Heimowitz also recommends pairing fatty fish with a side salad and olive oil dressing or with heartier vegetables, like cauliflower or zucchini, instead of pasta or rice.

3. Apples



You know what they say; an apple a day keeps the doctor away. Apples are a great source of potassium, vitamin C, and fibre, which makes them filling. Their rich natural sugar content provides a sustainable energy boost.

“A trick to lower the glycemic impact and maximise energy is to combine dietary fibree with dietary fat and protein. Eating half an apple by itself may raise your blood sugar, but if you eat it with a slice of cheddar cheese or some peanut butter, it will slow the entry of sugar into your bloodstream,” Heimowitz says. This will help you sustain your energy longer.

4. Avocados



Although they are sometimes called ‘trendy,’ avocados have a cult following for good reason. Considered a ‘superfood,’ avocados are rich in healthy fats, fibre, and B vitamins.
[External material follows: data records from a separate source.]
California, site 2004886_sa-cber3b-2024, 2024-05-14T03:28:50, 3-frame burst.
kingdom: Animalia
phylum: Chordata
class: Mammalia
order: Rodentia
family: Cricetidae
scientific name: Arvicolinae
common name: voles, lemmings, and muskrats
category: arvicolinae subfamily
They have a low glycemic index, so they will not raise your blood sugar much – so they will help stabilise your energy level all day long.

5. Nuts



Nuts are one of the most low-maintenance snacks to eat when you are in a pinch and need a fast-acting energy booster. They are packed with proteins, carbs, and healthy fats, making them filling. “Almonds are rich in vitamin E and vitamin B, which help protect the immune system and have stress-busting properties,” Heimowitz says.

Eat almonds or other nuts when you need an afternoon pick-me-up, or start-off your day by incorporating them into breakfast. Heimowitz notes, “I usually start the day by having full-fat Greek yogurt with low-glycemic berries, topped with slivered almonds.”

6. Leafy greens



Nutritionists for a wide variety of reasons recommend incorporating leafy green vegetables into your diet. They are packed with fibre, iron, calcium, magnesium, potassium and vitamins A, C, E, and K. Lacking iron is one of the most common reasons for fatigue, so adding iron-rich foods into your diet can do wonders for your energy levels.

“For lunch, I like to have an easy-to-make roasted chicken or fish salad with lots of chopped vegetables and olive-oil mayo,” Heimowitz says.